POR FIN EXIGEN NOS RESPETEN Y SE PONGAN EN NUESTROS ZAPATOS

JAIME REY COLUMNISTA INDEPENDIENTE

LA JIRIBILLA

Por Jaime E. Rey

Excelente medida anti violencia al débil es “No te pongas en mi lugar, ponte en mis zapatos.” Medida que debe preservar los estacionamientos azules para quienes los necesitan y tienen derecho humano y legal a ellos.

Si usted está perfectamente sano, viril y fuerte y usa un cajón de estacionamiento para discapacitados, usted es cobarde e indiferente abusón del débil y tan violento como el que no tiene piedad y hiere por placer.

Si usted es obeso en necesidad de ejercicio e insiste en ganarle a un inválido su estacionamiento, sólo para quedar cerca de la puerta del establecimiento que visitará, además de todo lo ya dicho es usted un imbécil.

Todo tipo de crueldad es violencia y robarle el espacio designado para hacerle más fácil el traficar a una persona que batalla y sufre para moverse con muletas o en silla de ruedas obligándolo a estacionarse donde usted debió hacerlo, lejos de su objetivo, es crueldad y debe castigarse.

La medida es excelente y nunca es tarde, pero debió desde su inicio exigirse el respeto y aplicación a la ley, que permite multas de casi tres mil pesos por transgresión. La campaña, con volantes y basta publicidad es encomiable y debe ser efectiva pero, ¿Cuánto durará sin que regrese la apatía que ha predominado?

En anterior columna señalé que un día del mes de diciembre pasado en menos de una hora multaron a varios violadores en el estacionamiento Soriana Fuentes Mares. Dije a los agentes estas violaciones son la regla a diario y aumentan en días de verdura.

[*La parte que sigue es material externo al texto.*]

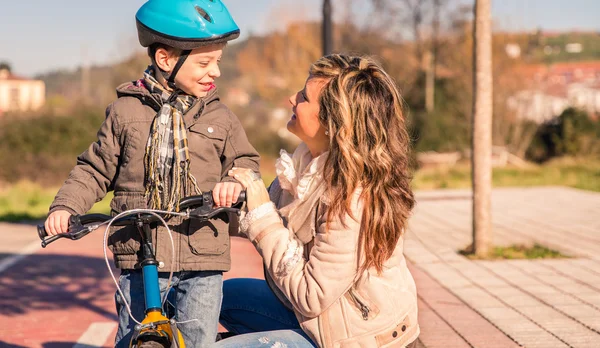 Jeune femme avec enfant sur vélo le jour ensoleillé — Photo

“Aquí y en los estacionamientos del resto de los supermercados del área en una hora diaria sacarían la nómina mensual de todo el departamento de vialidad”. Todos los espacios más cercanos a los negocios de esas plazas comerciales se llenan de abusones diariamente. Los agentes se mostraron entusiastas pero…

No volví a ver qué multarán a alguien hasta el viernes, el día que inició la campaña. ¿Sucederá lo mismo dentro de unos días? ¿Se olvidarán los agentes de su deber sin importarles cumplirlo?

Relaté al encargado de defender los derechos del discapacitado que varios agentes acostumbran sentarse en su moto en alguna sombra del estacionamiento y ver sin inmutarse como entran y salen de los cajones quienes no tienen derecho a ellos.

El señor, quien ya es amigo y hace su trabajo con maestría en silla de ruedas, me dijo llámame al 070 cuando veas violaciones. Respondí, “mi hermano a la hora del día que sea si visitan esos estacionamientos encontraran violaciones”.

Esa plática fue en junio como un mes después de la publicación de mi primera columna de protesta y por fin llegó la respuesta. No creo haber influido mucho en la decisión tomada pero el plantar una buena idea siempre es buena idea.

Yo sufro de artritis inflamatorio reumatoide y tengo necesidad y el permiso para usar los estacionamientos que defiendo. En días batallo para bajarme de la cama y necesito bastón para poder caminar si caer. Otros días necesito bastón y ayuda de mi “luz de abril”, mi esposa, para circular en casa.

Otros días me basto sólo. En esos días no uso el privilegio al que tengo derecho, pero en días he preferido no bajarme del carro porque no podría caminar lejos a donde voy y todos los estacionamientos están ocupados por gentes sanas.

Olvidémonos de la corrección política. Llamar invidente a un ciego no le da vista, tampoco decir que tenemos capacidades diferentes nos quita lo jodidos a quienes estamos discapacitados.

Las limitaciones no son cosa de juego. Creo que hay gentes que obtuvieron el permiso correspondiente con mentiras, pero generalmente la discapacidad es legítima. Debe respetarse el esfuerzo de quienes sufren para poder trabajar, para llevar todas sus actividades y para simplemente moverse lo mejor que pueden.

Para garantizar completa aplicación de la ley, ¿por qué no dar a los guardias de seguridad de los centros comerciales el derecho a infraccionar a los violadores?

En Estados Unidos hay ciudades donde el discapacitado escribe infracciones y las turna a la autoridad. O se pagan, o el violador recibe una visita en la madrugada y completa su sueño en la cárcel.

En Camargo hay un OXO, creo el único en el país, sin un sólo espacio para discapacitados. La ley está ahí y debe aplicar a todos. Todo establecimiento que lo requiera debe ser obligado a crear estos espacios. Que la campaña sea tan seria y permanente como el problema.